What's the doubling rate? The data was so shoddy we had to guess at it. The exposure of today will show up in 10 days, so through the month of March I was extrapolating 2x, 4x, 8x, 16x into the future. 10 days was interminably long to wait. How could something be moving so quickly and so slowly at the same time? A tsunami in slow motion, and where would it go?

We were focused on the downside and our outlook was pessimistic, and this perspective dominated the emotional landscape. There was so much we didn't know, and it was possible to assume the worst.

The shock of March was similar to the shock of a major life event: moving, losing a friend. We were perpetually recalibrating as the ground moved under us.

I took heart watching people step up \u00e2\u0080\u0094 warriors. Frances, Erica Blair, and so many others. On the battlefield, as the bullets whizzed by in slow motion, my gaze drew to those who were standing tall, faces set in grim determination, hands on their spreadsheets or group admin tools or Zoom links, projecting confidence and shepherding us through these changes.

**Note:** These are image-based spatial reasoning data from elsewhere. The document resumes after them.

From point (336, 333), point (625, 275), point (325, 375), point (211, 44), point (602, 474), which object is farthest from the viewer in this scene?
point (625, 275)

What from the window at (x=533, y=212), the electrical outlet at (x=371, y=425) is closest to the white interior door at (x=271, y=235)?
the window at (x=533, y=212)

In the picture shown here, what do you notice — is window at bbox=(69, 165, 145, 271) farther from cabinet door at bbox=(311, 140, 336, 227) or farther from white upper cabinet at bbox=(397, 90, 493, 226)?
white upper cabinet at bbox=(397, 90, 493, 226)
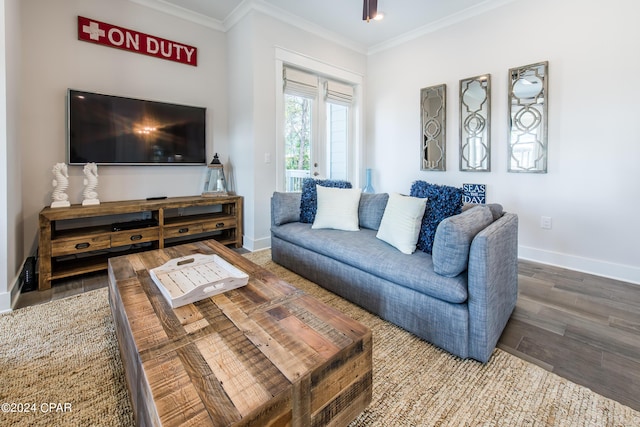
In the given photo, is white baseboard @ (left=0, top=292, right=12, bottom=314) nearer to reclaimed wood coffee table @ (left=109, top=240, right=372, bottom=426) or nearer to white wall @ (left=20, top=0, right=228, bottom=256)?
white wall @ (left=20, top=0, right=228, bottom=256)

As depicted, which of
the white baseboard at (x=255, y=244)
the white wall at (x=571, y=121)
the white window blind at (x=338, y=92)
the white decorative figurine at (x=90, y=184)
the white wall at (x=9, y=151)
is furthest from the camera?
the white window blind at (x=338, y=92)

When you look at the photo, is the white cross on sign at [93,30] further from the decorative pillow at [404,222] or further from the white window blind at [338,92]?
the decorative pillow at [404,222]

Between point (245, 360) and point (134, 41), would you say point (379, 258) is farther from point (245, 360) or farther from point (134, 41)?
point (134, 41)

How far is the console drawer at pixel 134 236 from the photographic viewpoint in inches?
110

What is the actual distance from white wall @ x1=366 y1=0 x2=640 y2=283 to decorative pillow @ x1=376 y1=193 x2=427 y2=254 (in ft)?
6.08

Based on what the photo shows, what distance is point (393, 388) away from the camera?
1378 mm

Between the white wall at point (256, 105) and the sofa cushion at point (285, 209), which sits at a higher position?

I talked to my parents a lot. As I wrestled with the possibility of their mortality, they didn't believe me and had to be strong-armed into buying supplies like masks and toilet paper. The possibility of their mortality felt all too real, and it felt like I had become the parent.

I remember one conversation with my dad. Each day I would call and ask my parents to stop leaving the house, and each time they would shrug it off. Something shifted and seemed to click into place. My dad stopped telling me nothing bad was going to happen and instead asked, voice tinged with fear: "how many people are going to die?"

Through it all I was piloting our company as it got off the ground, working long hours. Our release date (we thought) was 3 months away. I got a drink with one friend who'd been helping me fundraise. "Lay off your staff," he told me, "conserve your cash. Bad things are coming." I didn't know if we were going to survive, how we would operate, how we could raise money, or how this would change our business. I was ready to give up at many points in March, but the thought of laying anyone off during this insanity caused me to press forward.

In May, our house had a conversation about opening up a little bit. There was almost no Covid in the Bay Area, and we hadn't known anyone who had gotten it in 2 months, so they suggested doing some hangs. The idea threw me into a panic as we discussed it.

I asked Frances for advice, and with her usual insight she said this to me: "You've been through a trauma. We all have. You need to process it."

I was sitting in my car. My body was wound tight into a ball, filled with frustration at my roommates and...as I allowed myself to feel it, overwhelmed with fear. I sat there and felt.

A lot has changed since then. We've learned to live with this virus (physically and psychologically) in many ways that were hard to imagine back then. Uncertainty has been replaced by data and the unfolding of events. But that frame from early on remains locked in place somewhere in my brain. That's what trauma does.


How do we heal this collective trauma? I am more confident that my friends will look it in the face and process it, but our nation is not one to feel its emotions. How do we create spaces for grief and collective processing, especially as the light at the end of the tunnel gets brighter and grief becomes safer to feel?

I would love to hear your experiences of trauma in this past year, and how you think we can process and heal together.